Text for analysis:
The Glass Parapet?

Stock sentence of 2021: ‘intellectually, people get-it, but when it comes to reality, they don’t’. Case in point – contradictions and contradiction solving. I spend several days with a group, at the end of which almost everyone is sick to death of me hammering them over the head with the c-word. They get it. Then I see them a month later, and people are still asking either/or questions, beating their heads against walls, still be going around in circles, moving their trade-offs from one place to another, and wondering why nothing is getting better.

These are the times I kind of wish everyone in the sessions was still eight-years old. Eight is the age when we’re generally considered to be ‘at our most creative’. Latterly, I’ve come to realise what that really means is that when we’re eight, we still think that everything is possible. Contradiction-wise, in other words, eight year-olds are unconsciously competent. They don’t understand what a contradiction is, so they haven’t yet intellectualised the (erroneous) thought that they can’t be solved.

Extracted entries:
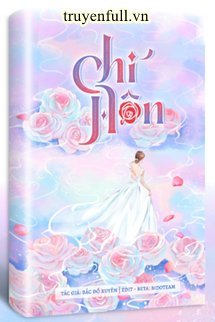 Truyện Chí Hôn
==
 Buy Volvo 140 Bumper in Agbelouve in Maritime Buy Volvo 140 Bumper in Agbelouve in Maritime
* * *
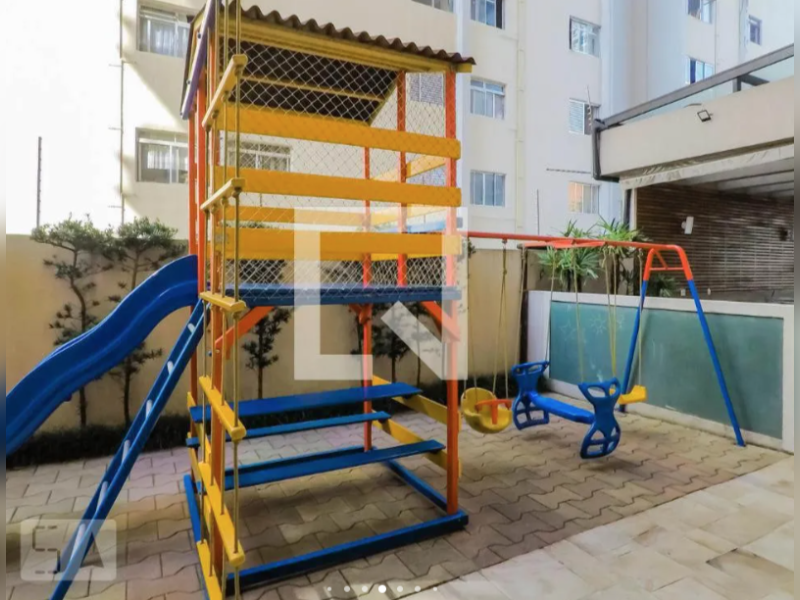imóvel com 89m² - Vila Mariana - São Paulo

Tasks to carry out:
1. List every behavior that, according to the passage on contradiction solving, people are still showing when the author sees them a month after the sessions.
2. Reproduce the passage on contradiction solving word for word, starting at "The Glass Parapet?" and ending at "is getting better.".

Answers by item number:
1.
- asking either/or questions
- beating their heads against walls
- going around in circles
- moving their trade-offs from one place to another
- wondering why nothing is getting better

2.
The Glass Parapet?

Stock sentence of 2021: ‘intellectually, people get-it, but when it comes to reality, they don’t’. Case in point – contradictions and contradiction solving. I spend several days with a group, at the end of which almost everyone is sick to death of me hammering them over the head with the c-word. They get it. Then I see them a month later, and people are still asking either/or questions, beating their heads against walls, still be going around in circles, moving their trade-offs from one place to another, and wondering why nothing is getting better.